まずはできる限り自賠責保険を使い、不足分は任意保険でカバーするのが一般的です。
また、自身の治療費や車の修理費など、自賠責保険では補償されない部分も、任意保険を使うことで負担を大きく減らすことができそうですね。
バイクや原付自転車を運転する場合も自動車保険への加入は必要ですか?
原則として、すべての自動車や二輪自動車、原動機付自転車は、自賠責保険への加入が義務付けられています。
126㏄〜250㏄のバイクや原動機付自転車は、販売店やコンビニエンスストア、インターネットで自賠責保険に加入することが可能です。
軽自動車の場合は保険料や補償内容が変わりますか?
軽自動車は普通自動車と比較して、保険料が割安に設定されます。自賠責保険では数百円しか変わりませんが、任意保険ではより大きな金額差が生じることが一般的です。
一方で補償内容は、普通自動車と同様に手厚く設定することができます。
車両保険と自動車保険は同じものですか?
車両保険は、自動車保険の要素のひとつです。
車を運転する人が、万が一の時に備えて加入する保険が自動車保険。その中で、自身の車両の修理費を補償するものが、車両保険です。
自賠責保険や任意保険は更新手続きが必要ですか?
いずれにおいても、更新時期になったら手続きを行わなければなりません。
自賠責保険においては、更新を怠った状態で運転してしまうと法律違反となります。そのため、車検とほぼ同じタイミングで更新できるよう、契約期間を調整することが一般的です。

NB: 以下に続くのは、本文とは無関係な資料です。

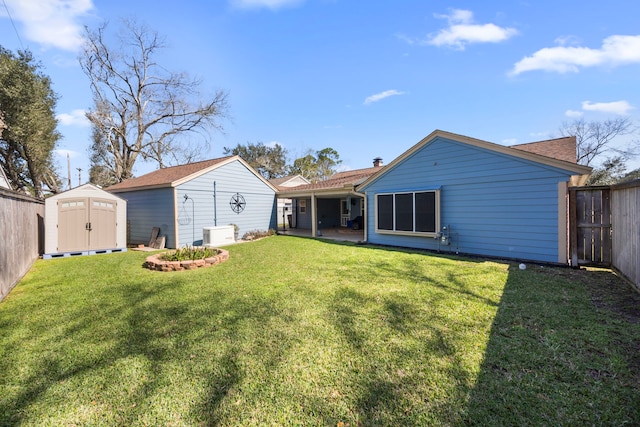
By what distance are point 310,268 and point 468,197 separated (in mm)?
5037

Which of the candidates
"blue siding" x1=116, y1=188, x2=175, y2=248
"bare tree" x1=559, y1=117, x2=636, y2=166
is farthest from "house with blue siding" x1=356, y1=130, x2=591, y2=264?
"bare tree" x1=559, y1=117, x2=636, y2=166

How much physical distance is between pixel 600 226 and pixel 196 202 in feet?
40.0

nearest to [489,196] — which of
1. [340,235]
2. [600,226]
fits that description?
[600,226]

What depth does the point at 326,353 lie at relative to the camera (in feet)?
9.09

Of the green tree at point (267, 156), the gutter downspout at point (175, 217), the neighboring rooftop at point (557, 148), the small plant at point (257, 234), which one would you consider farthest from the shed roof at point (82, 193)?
the green tree at point (267, 156)

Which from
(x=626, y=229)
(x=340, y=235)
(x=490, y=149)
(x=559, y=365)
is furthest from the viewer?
(x=340, y=235)

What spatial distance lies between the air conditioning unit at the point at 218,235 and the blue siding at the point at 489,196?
6.93 meters

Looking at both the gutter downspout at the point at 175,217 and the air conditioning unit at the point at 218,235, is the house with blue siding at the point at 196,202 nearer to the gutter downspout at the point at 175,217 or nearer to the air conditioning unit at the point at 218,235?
the gutter downspout at the point at 175,217

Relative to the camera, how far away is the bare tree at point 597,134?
64.1 ft

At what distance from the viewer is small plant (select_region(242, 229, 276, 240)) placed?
12.4 m

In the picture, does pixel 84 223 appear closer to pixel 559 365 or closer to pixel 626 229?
pixel 559 365

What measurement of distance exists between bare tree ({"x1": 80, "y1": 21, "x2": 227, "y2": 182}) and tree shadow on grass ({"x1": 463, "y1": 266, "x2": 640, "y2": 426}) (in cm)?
2454

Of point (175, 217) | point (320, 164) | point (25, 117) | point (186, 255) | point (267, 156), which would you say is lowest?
point (186, 255)

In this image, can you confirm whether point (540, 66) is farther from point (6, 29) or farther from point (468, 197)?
point (6, 29)
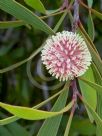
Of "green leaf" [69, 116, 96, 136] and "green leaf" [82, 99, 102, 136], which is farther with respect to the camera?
"green leaf" [69, 116, 96, 136]

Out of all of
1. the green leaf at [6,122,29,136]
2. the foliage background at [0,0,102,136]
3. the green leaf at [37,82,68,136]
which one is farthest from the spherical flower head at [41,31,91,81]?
the foliage background at [0,0,102,136]

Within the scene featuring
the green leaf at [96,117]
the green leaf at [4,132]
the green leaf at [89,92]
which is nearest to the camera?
the green leaf at [96,117]

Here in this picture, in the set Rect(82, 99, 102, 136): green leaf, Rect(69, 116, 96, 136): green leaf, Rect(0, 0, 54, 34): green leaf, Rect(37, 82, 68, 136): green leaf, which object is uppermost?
Rect(0, 0, 54, 34): green leaf

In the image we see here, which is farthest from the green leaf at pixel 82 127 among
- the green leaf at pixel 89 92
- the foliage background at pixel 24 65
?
the green leaf at pixel 89 92

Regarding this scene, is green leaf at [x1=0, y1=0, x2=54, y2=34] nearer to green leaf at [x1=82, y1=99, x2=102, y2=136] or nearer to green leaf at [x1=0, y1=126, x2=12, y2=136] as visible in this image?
green leaf at [x1=82, y1=99, x2=102, y2=136]

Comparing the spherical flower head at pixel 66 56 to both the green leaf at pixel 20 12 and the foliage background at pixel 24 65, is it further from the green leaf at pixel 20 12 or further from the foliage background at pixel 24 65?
the foliage background at pixel 24 65

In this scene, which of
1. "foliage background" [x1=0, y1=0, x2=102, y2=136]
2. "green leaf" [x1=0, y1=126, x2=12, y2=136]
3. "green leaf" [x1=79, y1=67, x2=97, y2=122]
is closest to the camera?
"green leaf" [x1=79, y1=67, x2=97, y2=122]

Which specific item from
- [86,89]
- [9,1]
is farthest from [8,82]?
[9,1]

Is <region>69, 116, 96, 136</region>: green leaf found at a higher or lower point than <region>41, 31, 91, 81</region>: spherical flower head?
lower

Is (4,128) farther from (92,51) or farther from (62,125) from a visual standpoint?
(92,51)
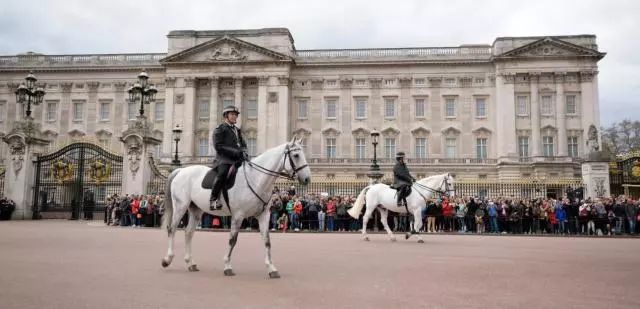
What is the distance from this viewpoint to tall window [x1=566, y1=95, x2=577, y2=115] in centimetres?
4919

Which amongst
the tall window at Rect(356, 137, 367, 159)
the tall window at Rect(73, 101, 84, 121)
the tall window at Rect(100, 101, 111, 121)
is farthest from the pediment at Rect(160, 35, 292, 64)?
the tall window at Rect(356, 137, 367, 159)

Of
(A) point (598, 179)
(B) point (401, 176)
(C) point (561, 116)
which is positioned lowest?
(B) point (401, 176)

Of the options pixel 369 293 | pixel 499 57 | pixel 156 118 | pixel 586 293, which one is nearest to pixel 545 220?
pixel 586 293

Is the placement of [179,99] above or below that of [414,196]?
above

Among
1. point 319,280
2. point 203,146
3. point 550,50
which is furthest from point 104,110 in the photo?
point 319,280

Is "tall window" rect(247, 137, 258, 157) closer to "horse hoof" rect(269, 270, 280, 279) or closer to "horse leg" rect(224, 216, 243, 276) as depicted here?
"horse leg" rect(224, 216, 243, 276)

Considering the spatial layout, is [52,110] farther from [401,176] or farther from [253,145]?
[401,176]

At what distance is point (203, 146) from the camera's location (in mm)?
52031

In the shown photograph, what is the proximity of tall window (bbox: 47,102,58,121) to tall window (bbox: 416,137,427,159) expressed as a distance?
3909 centimetres

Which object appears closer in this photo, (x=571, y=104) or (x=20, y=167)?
(x=20, y=167)

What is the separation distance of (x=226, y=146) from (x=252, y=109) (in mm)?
44871

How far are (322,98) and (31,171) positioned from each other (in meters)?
31.9

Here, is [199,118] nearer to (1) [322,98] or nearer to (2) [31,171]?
(1) [322,98]

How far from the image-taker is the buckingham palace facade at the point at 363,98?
4878 centimetres
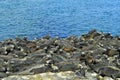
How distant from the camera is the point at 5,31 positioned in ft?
150

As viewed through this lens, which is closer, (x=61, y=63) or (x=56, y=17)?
(x=61, y=63)

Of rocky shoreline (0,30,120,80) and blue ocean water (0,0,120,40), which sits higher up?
rocky shoreline (0,30,120,80)

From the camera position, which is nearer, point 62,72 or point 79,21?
point 62,72

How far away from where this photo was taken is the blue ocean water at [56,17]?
4606 centimetres

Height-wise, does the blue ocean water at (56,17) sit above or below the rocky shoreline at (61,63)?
below

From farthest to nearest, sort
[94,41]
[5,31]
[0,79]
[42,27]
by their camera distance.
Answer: [42,27], [5,31], [94,41], [0,79]

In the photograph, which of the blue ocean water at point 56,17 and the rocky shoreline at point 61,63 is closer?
the rocky shoreline at point 61,63

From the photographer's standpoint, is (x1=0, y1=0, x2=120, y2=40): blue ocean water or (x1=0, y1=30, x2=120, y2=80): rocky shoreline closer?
(x1=0, y1=30, x2=120, y2=80): rocky shoreline

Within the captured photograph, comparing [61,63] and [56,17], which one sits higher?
[61,63]

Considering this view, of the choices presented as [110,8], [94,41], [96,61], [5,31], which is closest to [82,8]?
[110,8]

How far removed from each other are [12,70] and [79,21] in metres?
32.9

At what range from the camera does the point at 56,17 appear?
56.1 m

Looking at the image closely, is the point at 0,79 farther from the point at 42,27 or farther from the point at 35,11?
the point at 35,11

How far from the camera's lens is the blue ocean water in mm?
46062
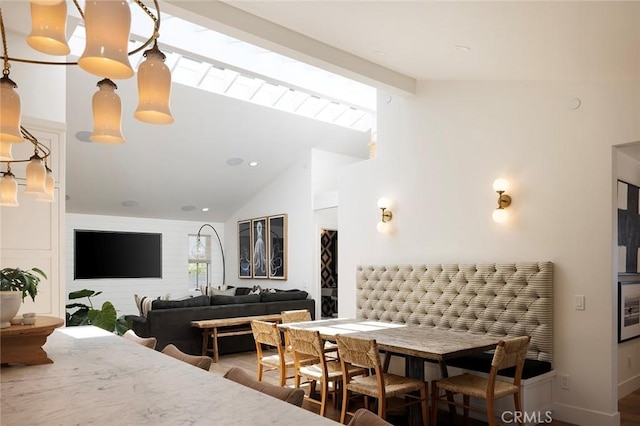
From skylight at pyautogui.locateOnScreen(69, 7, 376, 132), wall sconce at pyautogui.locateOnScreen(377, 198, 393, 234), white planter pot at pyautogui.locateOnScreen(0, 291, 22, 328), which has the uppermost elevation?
skylight at pyautogui.locateOnScreen(69, 7, 376, 132)

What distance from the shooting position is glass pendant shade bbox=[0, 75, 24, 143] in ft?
5.55

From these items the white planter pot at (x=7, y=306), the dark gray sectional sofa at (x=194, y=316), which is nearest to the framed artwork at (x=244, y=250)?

車検証や自賠責保険証明書を準備し、ディーラーや修理工場などで更新手続きを行いましょう。
任意保険の更新を忘れてしまった場合は、ノンフリート等級がリセットされてしまうことがあります。
車検証や保険証券などの必要書類を揃え、代理店やインターネットにて保険会社に連絡してください。契約更新日前に保険会社から手紙やメールで通知が来ることも多いので、忘れずに確認しましょう。
事故によって車を修理する必要がある場合、修理費は保険で補償されますか?
自賠責保険では補償されていませんが、任意保険を契約する際に車両保険をセットすることでカバーすることができます。
受け取れる保険金や補償範囲、毎月の支払額は、保険会社やプランごとに異なります。
自動車保険の保険料の相場が知りたいです
任意保険はノンフリート等級制度や免許証の色による割引制度があるため、年齢を重ねるごとに保険料の相場は安くなっていきます。